**RECORDS TO PROCESS:**
◆ ◆ ◆ ◆

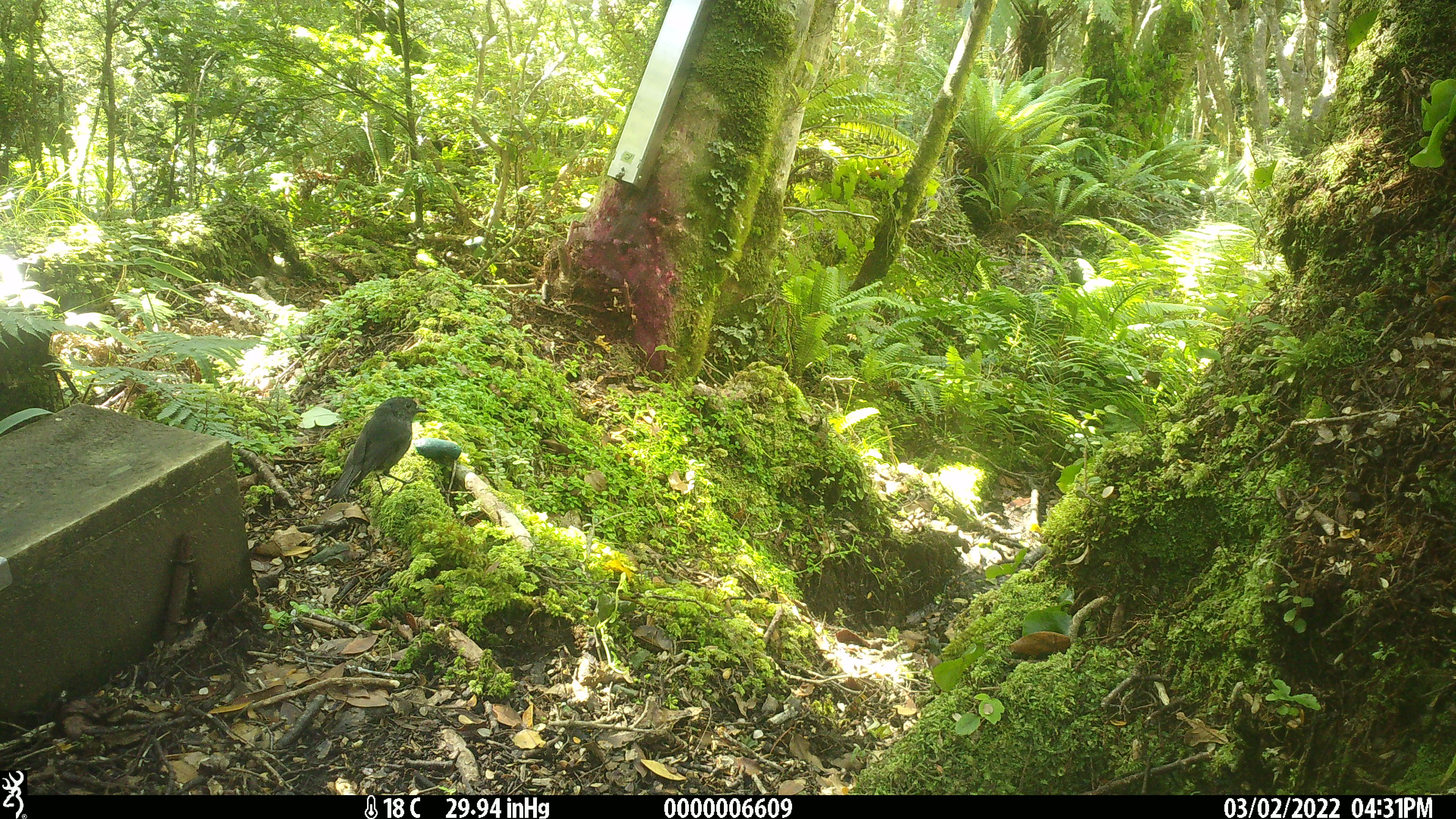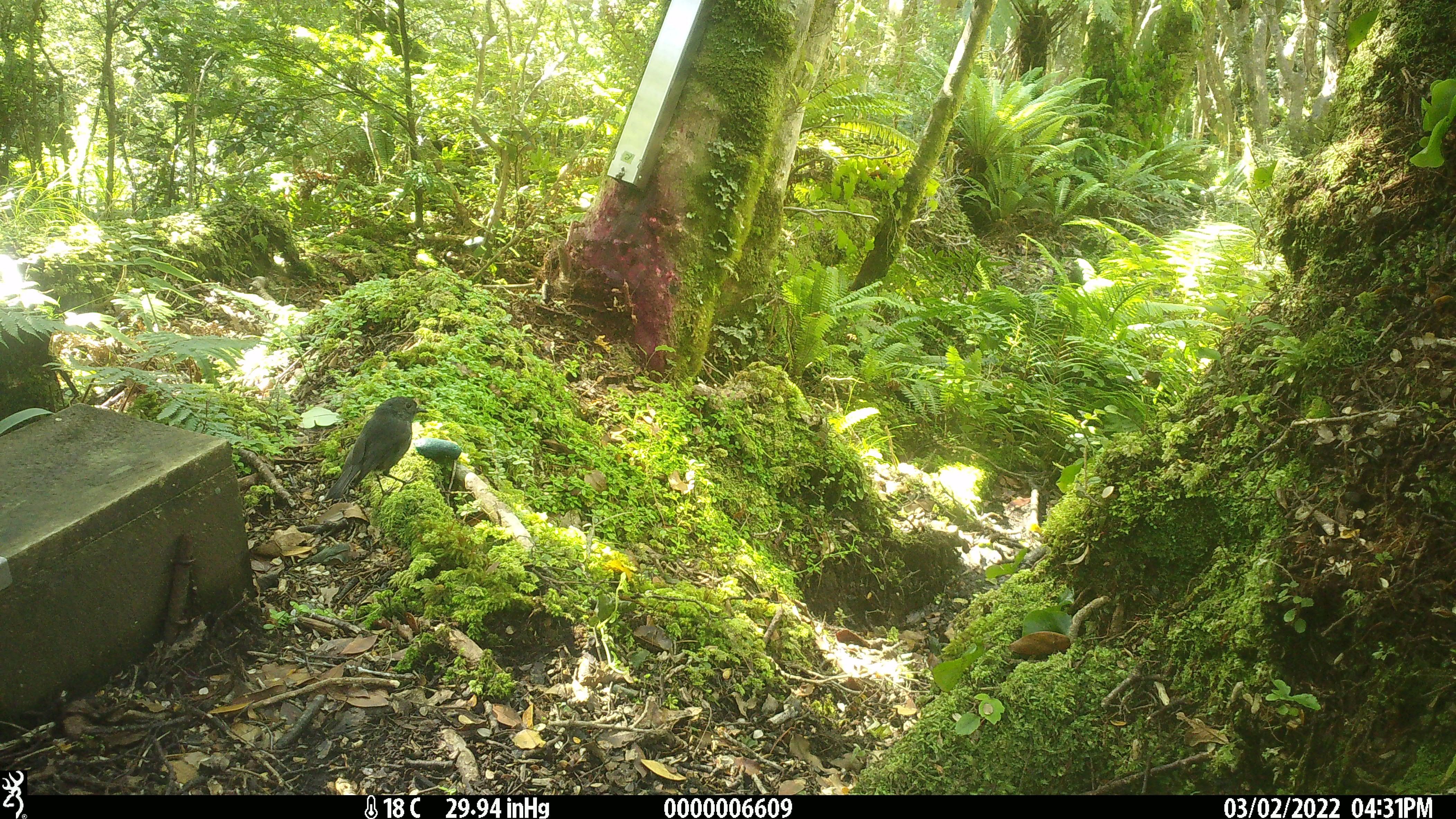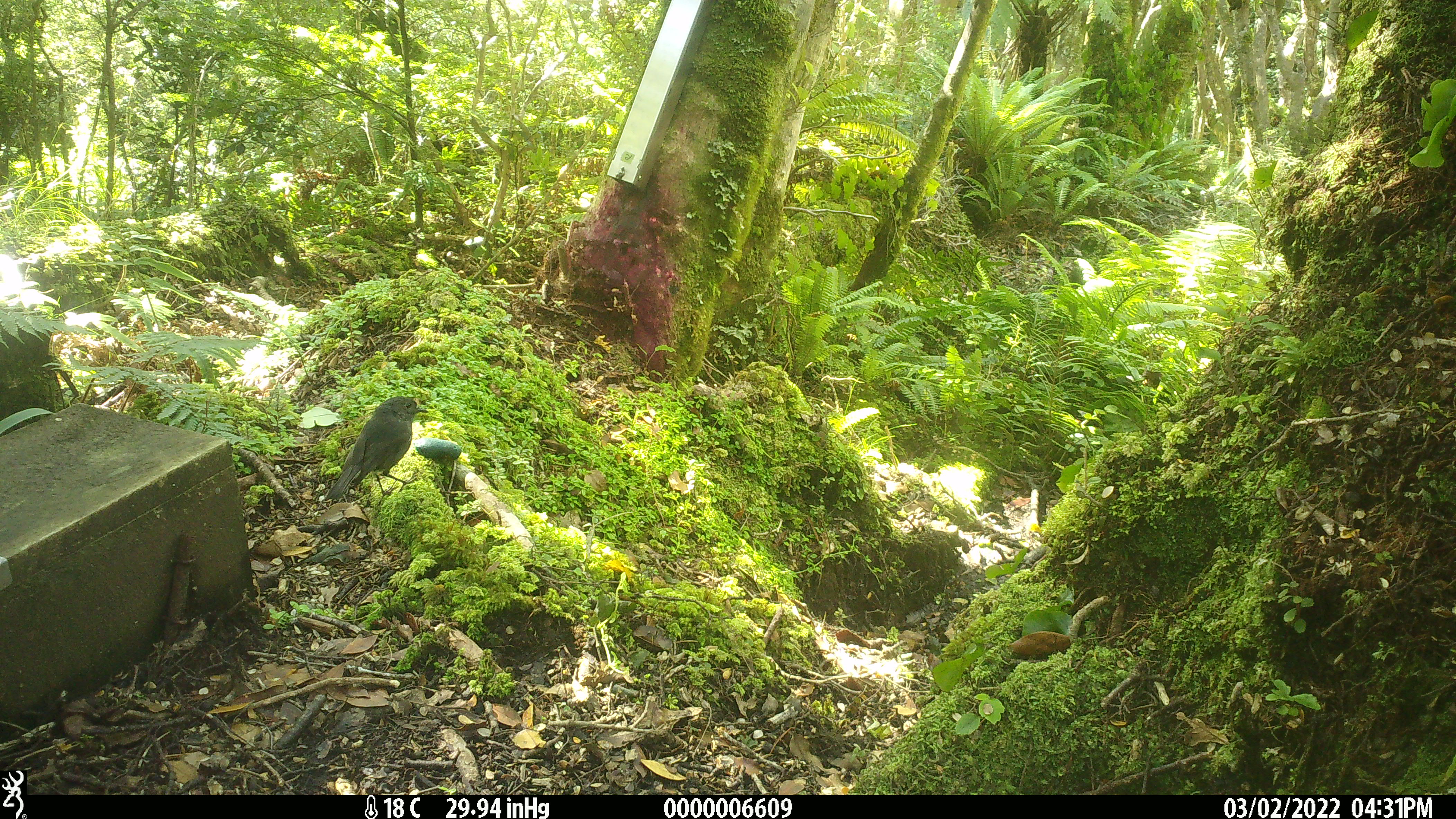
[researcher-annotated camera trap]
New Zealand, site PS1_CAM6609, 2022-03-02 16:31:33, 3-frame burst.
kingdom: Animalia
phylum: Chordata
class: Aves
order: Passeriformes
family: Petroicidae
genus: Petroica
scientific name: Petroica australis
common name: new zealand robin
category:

◆ ◆ ◆ ◆

**AIM OF THE TASK:**
An exact copy of all the lines above is required, with the pictures removed.

**RESULT BELOW:**
[researcher-annotated camera trap]
New Zealand, site PS1_CAM6609, 2022-03-02 16:31:33, 3-frame burst.
kingdom: Animalia
phylum: Chordata
class: Aves
order: Passeriformes
family: Petroicidae
genus: Petroica
scientific name: Petroica australis
common name: new zealand robin
category:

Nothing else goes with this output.